Don’t get me wrong. I am not jumping to the conclusion that the enactment of these bills should be taken as a given. Hopefully, some semblance of reason will prevail in the end. But after this experience in Washington, I would now assign a lower probability to such hopes. An important shift of Congressional sentiment must be taken seriously. If I’m reading the mood of Congress correctly, America’s legislators are dead set on forcing China’s hand -- one way or another. One of the most seasoned members of the commission -- a 30-year veteran of the Hill -- came up to me after my session ended and said, “Your arguments are solid, but the political train has left the station. I can smell it -- something big is coming.” Other veterans present at this hearing came to similar conclusions and cited comparable reactions of shock at the inflammatory rhetoric. Even for the consummate Washington insiders, this hearing was over the top. Sadly, I guess that’s the bottom line: America’s jobless recovery has pushed a bipartisan coalition of US politicians to the brink. Unless there is a spontaneous resurgence of hiring -- and quickly -- US pressure on China seems set to intensify dramatically further in the months ahead.

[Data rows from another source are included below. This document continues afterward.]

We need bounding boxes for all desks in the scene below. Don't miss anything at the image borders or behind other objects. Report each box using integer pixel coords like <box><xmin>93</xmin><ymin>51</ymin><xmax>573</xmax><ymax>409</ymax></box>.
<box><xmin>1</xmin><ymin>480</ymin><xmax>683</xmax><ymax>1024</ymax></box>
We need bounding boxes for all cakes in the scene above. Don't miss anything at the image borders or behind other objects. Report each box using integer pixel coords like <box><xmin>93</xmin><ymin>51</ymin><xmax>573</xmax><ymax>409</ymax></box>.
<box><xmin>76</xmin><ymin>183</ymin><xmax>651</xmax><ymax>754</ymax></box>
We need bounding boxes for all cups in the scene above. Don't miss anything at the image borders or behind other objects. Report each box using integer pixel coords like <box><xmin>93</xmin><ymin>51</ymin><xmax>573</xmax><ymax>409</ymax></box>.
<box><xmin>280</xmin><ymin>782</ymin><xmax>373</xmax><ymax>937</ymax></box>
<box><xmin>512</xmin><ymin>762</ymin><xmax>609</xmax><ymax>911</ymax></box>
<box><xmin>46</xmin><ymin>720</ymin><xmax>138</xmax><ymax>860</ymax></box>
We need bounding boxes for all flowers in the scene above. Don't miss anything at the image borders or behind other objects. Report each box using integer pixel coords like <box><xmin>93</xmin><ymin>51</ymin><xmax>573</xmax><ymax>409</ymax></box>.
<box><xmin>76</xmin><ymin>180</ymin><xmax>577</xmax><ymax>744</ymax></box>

The political economy of heightened trade frictions is hardly inconsequential for financial markets. Not only would such tendencies be disruptive to global trade and outsourcing but they would also represent a tax on consumers -- ironically, the same workers that politicians are so desperate to protect. All that spells a clear negative for world GDP growth. That’s always been the risk on the dark side of an unbalanced global economy. From the start, I have maintained that there were two avenues of resolution for a world beset with ever-widening external imbalances -- the economics of a US current-account adjustment driven largely by a weaker dollar, or the politics of trade frictions and protectionism. At Dubai, the G-7 took an important step in endorsing the economics of global rebalancing -- a step that made me more optimistic than I have been in some time. But what I witnessed in Washington was far worse than I had feared. I now find myself doubting the commitment of the US body politic to a non-binding and admittedly vague communiqué. Nor is the post-Dubai reaction on Capitol Hill an outlier. There has also been worrisome pushback from Japan and Europe.

In the end, jobs are the hot button for any politician. And the heat is now reaching a boiling point in the US Congress. Never before has a modern-day recovery in the US economy been accompanied by such carnage on the job front. The trade deficit is the icing on the cake. Protectionism is in the air, and China is the target. What a letdown.